Des médias étrangers affirment que le vaste projet de centre de données d'Oracle au Nouveau-Mexique, appelé « Project Jupiter », émet des signaux de pression sur le marché du crédit. Les prêts liés à ce projet, d'un montant d'environ 18 milliards de dollars, sont actuellement cotés sur le marché secondaire à environ 89 à 91 cents pour chaque dollar nominal, ce qui indique que les investisseurs exigent une remise plus importante pour assumer cette dette.

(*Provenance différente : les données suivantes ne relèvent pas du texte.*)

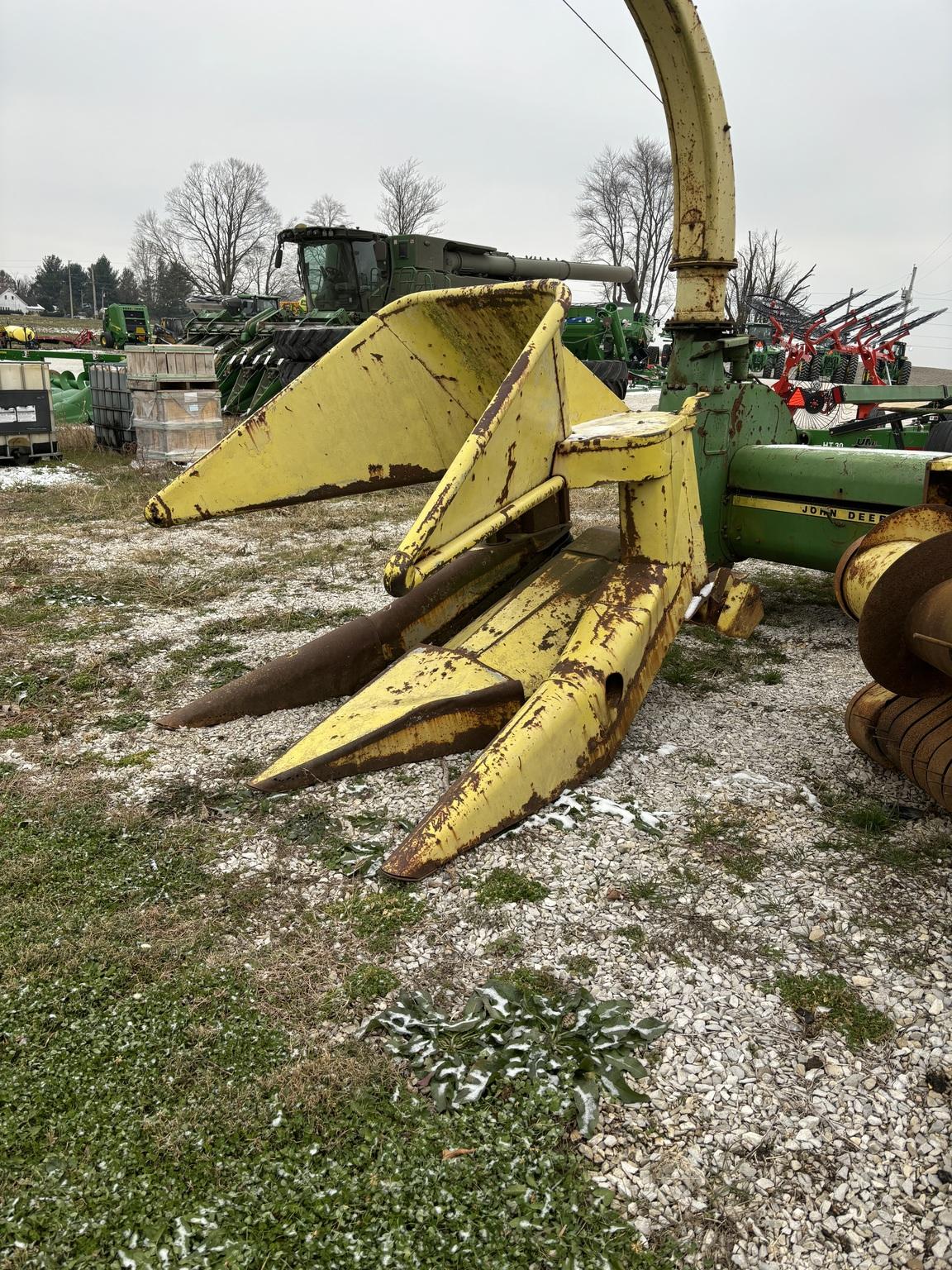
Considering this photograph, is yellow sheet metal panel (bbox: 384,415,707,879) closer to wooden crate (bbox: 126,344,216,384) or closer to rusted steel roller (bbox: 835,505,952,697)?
rusted steel roller (bbox: 835,505,952,697)

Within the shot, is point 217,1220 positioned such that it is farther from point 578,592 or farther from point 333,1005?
point 578,592

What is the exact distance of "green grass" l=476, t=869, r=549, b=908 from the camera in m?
2.42

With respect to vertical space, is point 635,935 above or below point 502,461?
below

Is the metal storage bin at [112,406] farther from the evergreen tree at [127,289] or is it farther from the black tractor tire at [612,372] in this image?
the evergreen tree at [127,289]

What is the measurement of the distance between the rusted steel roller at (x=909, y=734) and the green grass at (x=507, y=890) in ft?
4.13

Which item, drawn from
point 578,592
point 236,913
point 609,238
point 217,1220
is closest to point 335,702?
point 578,592

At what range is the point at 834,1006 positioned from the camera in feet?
6.79

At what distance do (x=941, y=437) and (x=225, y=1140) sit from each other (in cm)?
622

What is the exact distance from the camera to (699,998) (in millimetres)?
2090

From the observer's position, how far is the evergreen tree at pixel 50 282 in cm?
6675

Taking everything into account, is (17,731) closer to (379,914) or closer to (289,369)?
(379,914)

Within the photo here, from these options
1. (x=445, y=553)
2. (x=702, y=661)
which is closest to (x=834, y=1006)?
(x=445, y=553)

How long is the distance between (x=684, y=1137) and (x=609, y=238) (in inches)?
1833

Cela ne signifie pas qu'Oracle a fait défaut. L'article indique que l'interprétation plus directe est que la banque chargée d'organiser le financement n'a pas réussi à distribuer le prêt aux investisseurs institutionnels comme prévu, et que le marché valorise actuellement le risque d'exécution du projet.
Pourquoi les prêts ont-ils chuté à 89 cents ?

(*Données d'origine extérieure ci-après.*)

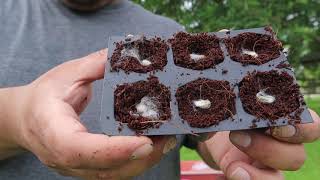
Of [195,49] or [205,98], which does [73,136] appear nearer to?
[205,98]

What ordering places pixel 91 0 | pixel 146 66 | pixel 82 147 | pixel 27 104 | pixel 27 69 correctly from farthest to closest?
pixel 91 0 < pixel 27 69 < pixel 146 66 < pixel 27 104 < pixel 82 147

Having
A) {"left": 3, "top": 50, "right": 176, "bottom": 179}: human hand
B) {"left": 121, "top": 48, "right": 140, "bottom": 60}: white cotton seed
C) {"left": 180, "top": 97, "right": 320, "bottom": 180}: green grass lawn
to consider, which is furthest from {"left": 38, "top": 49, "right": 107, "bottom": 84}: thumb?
{"left": 180, "top": 97, "right": 320, "bottom": 180}: green grass lawn

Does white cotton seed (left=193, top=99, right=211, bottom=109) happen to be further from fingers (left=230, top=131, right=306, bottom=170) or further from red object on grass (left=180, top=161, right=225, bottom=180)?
red object on grass (left=180, top=161, right=225, bottom=180)

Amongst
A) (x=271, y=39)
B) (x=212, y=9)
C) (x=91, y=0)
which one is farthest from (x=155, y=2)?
(x=271, y=39)

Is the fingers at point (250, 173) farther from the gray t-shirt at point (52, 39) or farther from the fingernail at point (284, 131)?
the gray t-shirt at point (52, 39)

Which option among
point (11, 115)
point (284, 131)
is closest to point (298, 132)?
point (284, 131)

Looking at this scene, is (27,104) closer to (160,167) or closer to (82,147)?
(82,147)
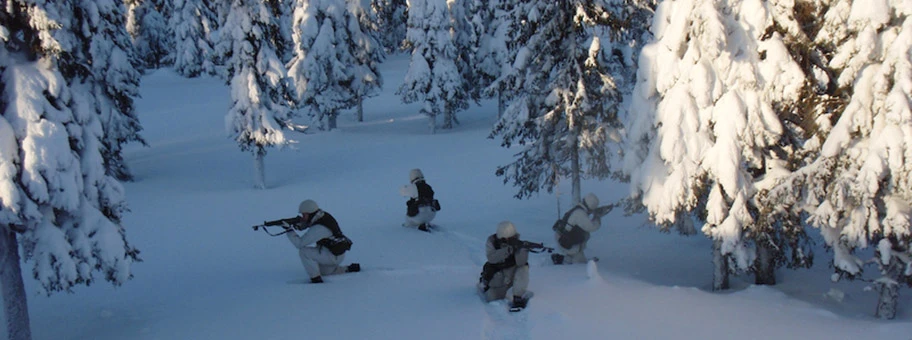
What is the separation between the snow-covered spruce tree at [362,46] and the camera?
123 feet

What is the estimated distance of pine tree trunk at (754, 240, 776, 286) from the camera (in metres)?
12.0

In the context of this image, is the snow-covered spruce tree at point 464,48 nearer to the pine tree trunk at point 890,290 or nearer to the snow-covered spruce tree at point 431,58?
the snow-covered spruce tree at point 431,58

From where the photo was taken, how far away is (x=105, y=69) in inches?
837

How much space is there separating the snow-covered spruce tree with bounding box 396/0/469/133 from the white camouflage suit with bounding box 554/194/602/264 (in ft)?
78.3

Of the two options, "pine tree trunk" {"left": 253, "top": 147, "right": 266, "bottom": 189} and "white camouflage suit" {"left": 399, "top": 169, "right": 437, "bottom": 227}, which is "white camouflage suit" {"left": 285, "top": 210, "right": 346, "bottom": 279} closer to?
"white camouflage suit" {"left": 399, "top": 169, "right": 437, "bottom": 227}

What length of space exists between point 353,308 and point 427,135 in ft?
91.2

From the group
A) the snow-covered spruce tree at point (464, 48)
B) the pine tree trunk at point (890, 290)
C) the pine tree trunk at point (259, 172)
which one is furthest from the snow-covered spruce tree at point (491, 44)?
the pine tree trunk at point (890, 290)

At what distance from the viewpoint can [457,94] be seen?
3803 centimetres

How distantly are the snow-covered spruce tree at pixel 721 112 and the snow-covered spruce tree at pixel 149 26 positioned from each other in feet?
159

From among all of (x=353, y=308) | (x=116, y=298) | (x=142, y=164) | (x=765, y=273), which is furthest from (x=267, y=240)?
(x=142, y=164)

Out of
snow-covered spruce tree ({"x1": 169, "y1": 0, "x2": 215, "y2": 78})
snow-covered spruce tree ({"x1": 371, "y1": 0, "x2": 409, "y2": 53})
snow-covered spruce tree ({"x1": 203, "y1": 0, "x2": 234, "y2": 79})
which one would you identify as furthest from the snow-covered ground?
snow-covered spruce tree ({"x1": 371, "y1": 0, "x2": 409, "y2": 53})

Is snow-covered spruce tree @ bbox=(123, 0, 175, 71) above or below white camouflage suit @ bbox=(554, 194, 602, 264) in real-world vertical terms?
above

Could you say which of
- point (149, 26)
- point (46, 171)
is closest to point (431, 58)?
point (149, 26)

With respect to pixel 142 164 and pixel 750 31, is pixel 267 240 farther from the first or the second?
pixel 142 164
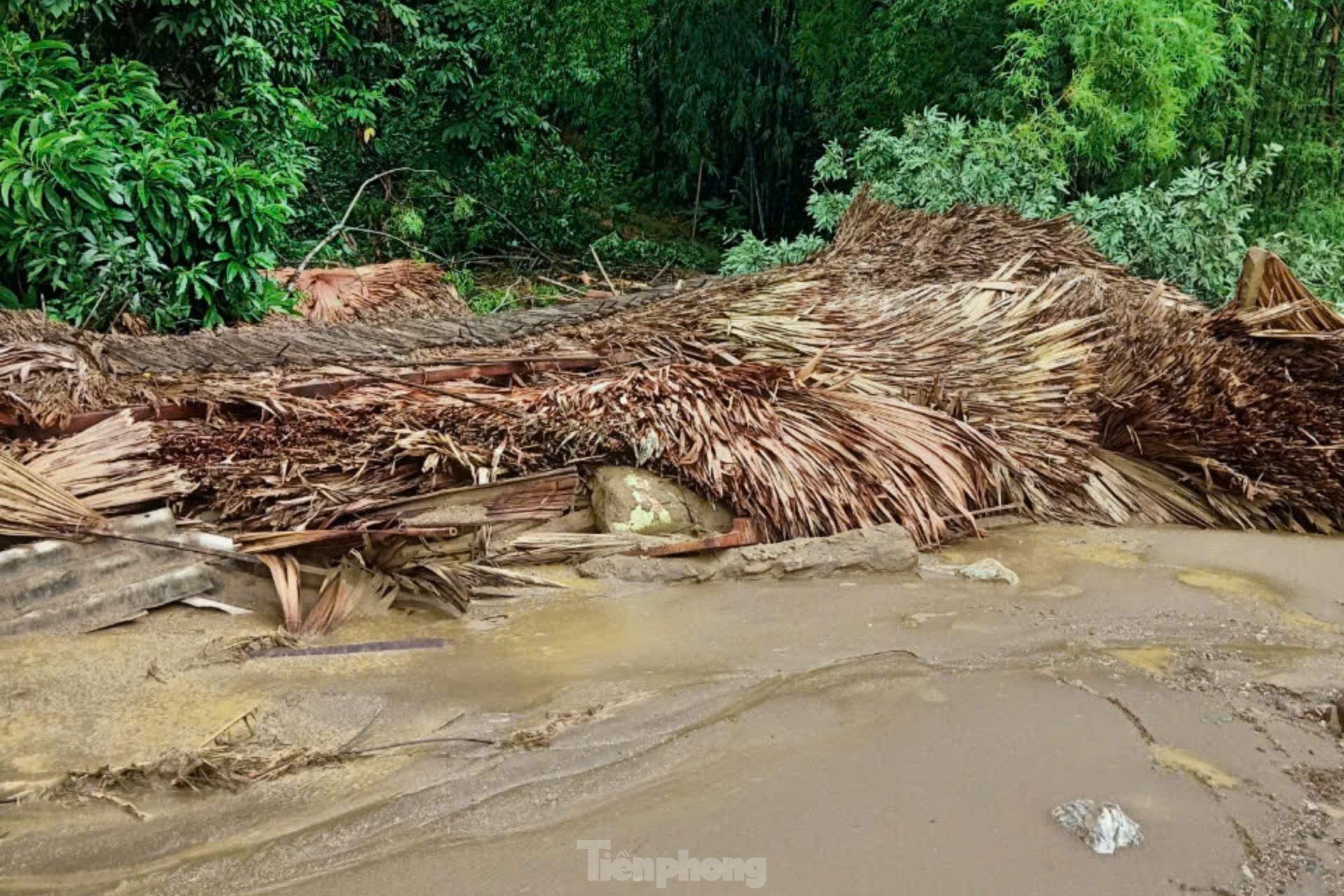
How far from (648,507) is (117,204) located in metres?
3.26

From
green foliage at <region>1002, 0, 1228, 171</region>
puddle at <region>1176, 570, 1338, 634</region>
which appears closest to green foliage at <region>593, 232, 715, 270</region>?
green foliage at <region>1002, 0, 1228, 171</region>

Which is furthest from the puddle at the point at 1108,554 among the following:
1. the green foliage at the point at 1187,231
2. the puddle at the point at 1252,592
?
the green foliage at the point at 1187,231

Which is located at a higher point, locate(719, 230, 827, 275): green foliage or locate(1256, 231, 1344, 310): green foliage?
locate(1256, 231, 1344, 310): green foliage

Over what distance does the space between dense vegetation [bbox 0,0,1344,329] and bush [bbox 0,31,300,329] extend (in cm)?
2

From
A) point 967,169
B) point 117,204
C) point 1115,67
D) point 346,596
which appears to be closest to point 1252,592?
point 346,596

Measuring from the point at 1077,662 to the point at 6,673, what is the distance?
2.71m

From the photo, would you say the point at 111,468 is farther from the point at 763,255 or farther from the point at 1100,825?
the point at 763,255

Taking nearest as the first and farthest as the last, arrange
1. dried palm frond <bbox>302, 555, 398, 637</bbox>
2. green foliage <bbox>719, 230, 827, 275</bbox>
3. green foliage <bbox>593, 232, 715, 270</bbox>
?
dried palm frond <bbox>302, 555, 398, 637</bbox>
green foliage <bbox>719, 230, 827, 275</bbox>
green foliage <bbox>593, 232, 715, 270</bbox>

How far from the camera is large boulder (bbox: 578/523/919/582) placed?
3480mm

Les prêts importants sont généralement initialement souscrits par des banques, puis revendus à des fonds institutionnels. Selon Reuters, citant le Financial Times britannique, des institutions telles que Santander et Jefferies ont participé au financement de Project Jupiter, mais en raison d'une demande réduite des acheteurs, les banques ont conservé un volume de dettes liées à Oracle supérieur aux attentes.
Le trading à rabais reflète un avancement du projet inférieur aux attentes. Le rapport indique que le projet est au moins en retard de sept mois sur le planning initial, avec des retards causés par les procédures d'autorisation, les infrastructures électriques et les oppositions locales. Par ailleurs, une demande liée à l'alimentation en gaz d'une turbine à gaz de 2,2 gigawatts a également été rejetée.

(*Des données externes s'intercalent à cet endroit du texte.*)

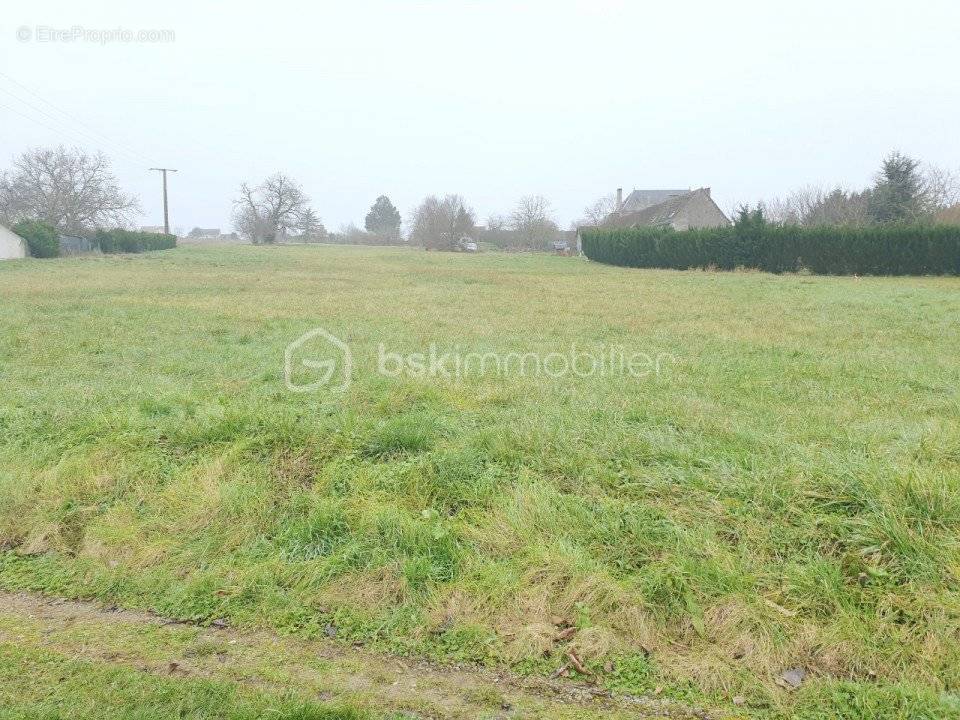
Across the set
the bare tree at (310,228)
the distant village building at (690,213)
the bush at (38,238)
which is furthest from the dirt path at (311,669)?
the bare tree at (310,228)

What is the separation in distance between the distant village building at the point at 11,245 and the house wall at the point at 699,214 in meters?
39.1

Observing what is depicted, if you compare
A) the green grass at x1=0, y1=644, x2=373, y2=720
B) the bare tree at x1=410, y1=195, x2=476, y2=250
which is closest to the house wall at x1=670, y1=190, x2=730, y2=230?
the bare tree at x1=410, y1=195, x2=476, y2=250

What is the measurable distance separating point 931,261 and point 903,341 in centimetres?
2080

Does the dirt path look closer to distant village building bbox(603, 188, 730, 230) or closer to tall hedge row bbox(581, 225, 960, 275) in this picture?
tall hedge row bbox(581, 225, 960, 275)

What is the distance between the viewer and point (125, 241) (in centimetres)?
4581

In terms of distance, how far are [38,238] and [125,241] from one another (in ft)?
38.8

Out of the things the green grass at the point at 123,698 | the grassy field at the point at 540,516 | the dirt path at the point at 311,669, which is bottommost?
the dirt path at the point at 311,669

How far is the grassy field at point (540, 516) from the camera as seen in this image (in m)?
2.60

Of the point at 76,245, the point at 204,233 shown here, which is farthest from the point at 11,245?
the point at 204,233

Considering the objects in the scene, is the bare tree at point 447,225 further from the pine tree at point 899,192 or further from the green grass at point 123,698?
the green grass at point 123,698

Pour un projet de centre de données, tout retard augmente directement la pression financière, car les coûts de prêt continuent d’être engendrés sans que le projet ne génère de flux de trésorerie avant sa mise en service.
La demande persiste, et le recouvrement de liquidités attire davantage d'attention
L'article affirme qu'Oracle ne fait pas face à un manque de demande. Ses obligations de performance restantes ont augmenté pour atteindre environ 664 milliards de dollars, dont plus de 30 milliards de dollars de nouveaux contrats cloud IA. Le revenu de l'activité d'infrastructure cloud d'Oracle a également augmenté de 121 %, ce qui démontre que son activité cloud IA continue de se développer rapidement.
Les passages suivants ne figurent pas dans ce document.